» **Extract provided**:
[Start of section]
THE government will continue to pump more funds into health care -- even as it freezes or cuts spending to 10 departments and agencies.
For the first time, Manitoba is budgeting to spend more than $5 billion to care for the health of its citizens, an increase of 3.5 per cent from last year. The increase is in the mid-range of health spending increases for Canadian provinces that have already brought down their budgets.
This year, the government promises to provide faster cancer testing and treatment and provide free cancer drugs for all patients -- including those undergoing treatment at home.
It also promises to train and hire more doctors, nurses, physician assistants, nurse practitioners and health technologists. And it vows to recruit more pathologists to Manitoba.
Also included in this year's budget is $1.3 million in added funding to help Manitobans to kick the smoking habit.
On Tuesday, the Free Press reported the province would reduce the number of regional health authorities to five from 11 in a bid to save $10 million in administrative costs over the next three years.
Health Minister Theresa Oswald said Tuesday the government will look at several new initiatives in the coming year to improve patient care while saving the system money.
[End of section]
» **Your assignment**: Shorten the paragraph beginning "For the first time, Manitoba is budgeting" in the article on Manitoba's health budget into a single sentence that keeps its main facts.

» **Entries supplied**:
[Start of section]
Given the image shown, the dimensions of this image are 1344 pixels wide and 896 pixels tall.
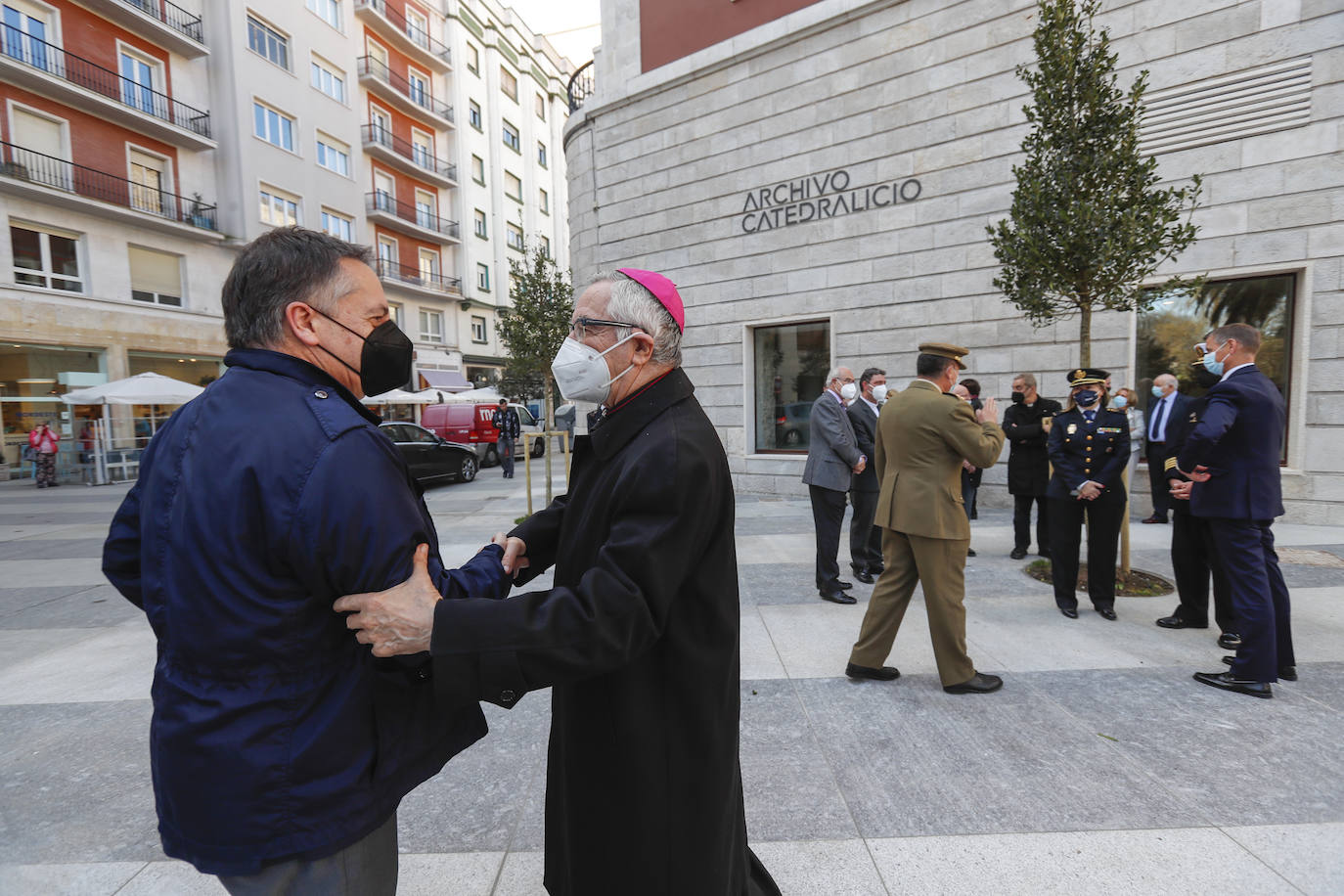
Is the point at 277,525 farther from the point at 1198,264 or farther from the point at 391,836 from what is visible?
the point at 1198,264

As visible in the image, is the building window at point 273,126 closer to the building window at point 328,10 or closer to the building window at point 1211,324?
the building window at point 328,10

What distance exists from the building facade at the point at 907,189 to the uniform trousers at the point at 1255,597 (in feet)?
18.9

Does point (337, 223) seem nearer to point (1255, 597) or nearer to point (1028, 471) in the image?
point (1028, 471)

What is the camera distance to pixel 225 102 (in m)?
21.8

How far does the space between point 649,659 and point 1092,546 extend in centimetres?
488

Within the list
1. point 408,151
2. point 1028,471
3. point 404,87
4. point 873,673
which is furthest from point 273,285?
point 404,87

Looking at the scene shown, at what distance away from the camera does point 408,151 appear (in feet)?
103

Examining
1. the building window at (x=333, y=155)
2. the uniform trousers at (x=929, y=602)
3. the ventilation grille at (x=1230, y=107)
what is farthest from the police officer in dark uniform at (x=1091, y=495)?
the building window at (x=333, y=155)

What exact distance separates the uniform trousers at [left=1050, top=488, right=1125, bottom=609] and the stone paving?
243mm

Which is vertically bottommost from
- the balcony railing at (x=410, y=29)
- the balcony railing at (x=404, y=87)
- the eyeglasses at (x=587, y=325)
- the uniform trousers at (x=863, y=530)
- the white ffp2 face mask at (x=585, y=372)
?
the uniform trousers at (x=863, y=530)

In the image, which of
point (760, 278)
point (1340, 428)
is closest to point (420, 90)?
point (760, 278)

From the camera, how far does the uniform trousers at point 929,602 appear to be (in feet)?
12.3

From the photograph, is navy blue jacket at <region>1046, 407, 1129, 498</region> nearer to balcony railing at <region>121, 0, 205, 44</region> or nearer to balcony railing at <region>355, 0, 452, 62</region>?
balcony railing at <region>121, 0, 205, 44</region>

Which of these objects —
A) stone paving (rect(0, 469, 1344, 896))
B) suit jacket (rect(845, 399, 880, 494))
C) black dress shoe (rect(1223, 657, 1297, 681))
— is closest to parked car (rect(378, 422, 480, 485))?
stone paving (rect(0, 469, 1344, 896))
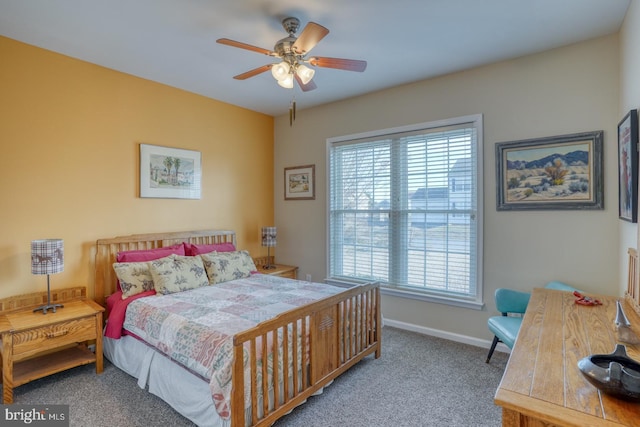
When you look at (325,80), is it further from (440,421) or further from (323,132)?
(440,421)

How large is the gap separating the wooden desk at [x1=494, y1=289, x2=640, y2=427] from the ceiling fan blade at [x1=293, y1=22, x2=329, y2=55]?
1920 millimetres

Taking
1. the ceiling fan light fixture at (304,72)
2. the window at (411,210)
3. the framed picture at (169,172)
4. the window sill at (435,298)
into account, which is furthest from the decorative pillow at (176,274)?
the ceiling fan light fixture at (304,72)

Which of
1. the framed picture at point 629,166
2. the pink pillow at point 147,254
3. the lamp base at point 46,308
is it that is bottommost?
the lamp base at point 46,308

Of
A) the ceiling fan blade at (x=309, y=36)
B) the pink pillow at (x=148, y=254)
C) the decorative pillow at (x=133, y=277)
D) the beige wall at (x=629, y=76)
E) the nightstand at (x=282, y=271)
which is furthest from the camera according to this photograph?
the nightstand at (x=282, y=271)

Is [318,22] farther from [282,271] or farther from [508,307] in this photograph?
[282,271]

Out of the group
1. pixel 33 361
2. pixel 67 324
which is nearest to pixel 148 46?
pixel 67 324

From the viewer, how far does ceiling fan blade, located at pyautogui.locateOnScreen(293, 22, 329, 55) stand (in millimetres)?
1911

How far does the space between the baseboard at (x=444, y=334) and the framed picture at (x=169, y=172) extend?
2808mm

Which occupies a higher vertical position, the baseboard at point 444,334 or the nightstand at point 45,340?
the nightstand at point 45,340

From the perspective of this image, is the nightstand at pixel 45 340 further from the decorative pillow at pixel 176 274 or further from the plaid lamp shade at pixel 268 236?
the plaid lamp shade at pixel 268 236

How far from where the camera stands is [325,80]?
351 centimetres

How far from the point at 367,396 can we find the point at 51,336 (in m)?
2.40

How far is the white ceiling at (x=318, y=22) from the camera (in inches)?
87.6

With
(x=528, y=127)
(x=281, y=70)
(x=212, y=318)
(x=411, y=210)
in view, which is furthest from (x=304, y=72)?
(x=528, y=127)
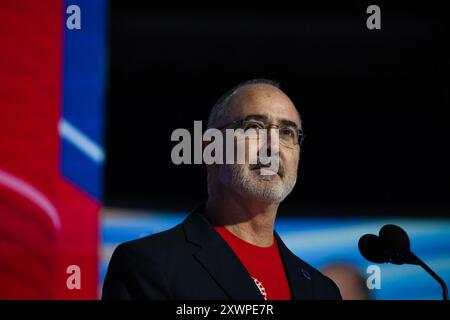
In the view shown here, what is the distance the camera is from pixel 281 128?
2.14m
[End of section]
» **Solved problem**: Manitoba plans to spend more than $5 billion on health care for the first time, a 3.5 percent rise from last year that is mid-range among provinces that have already released their budgets.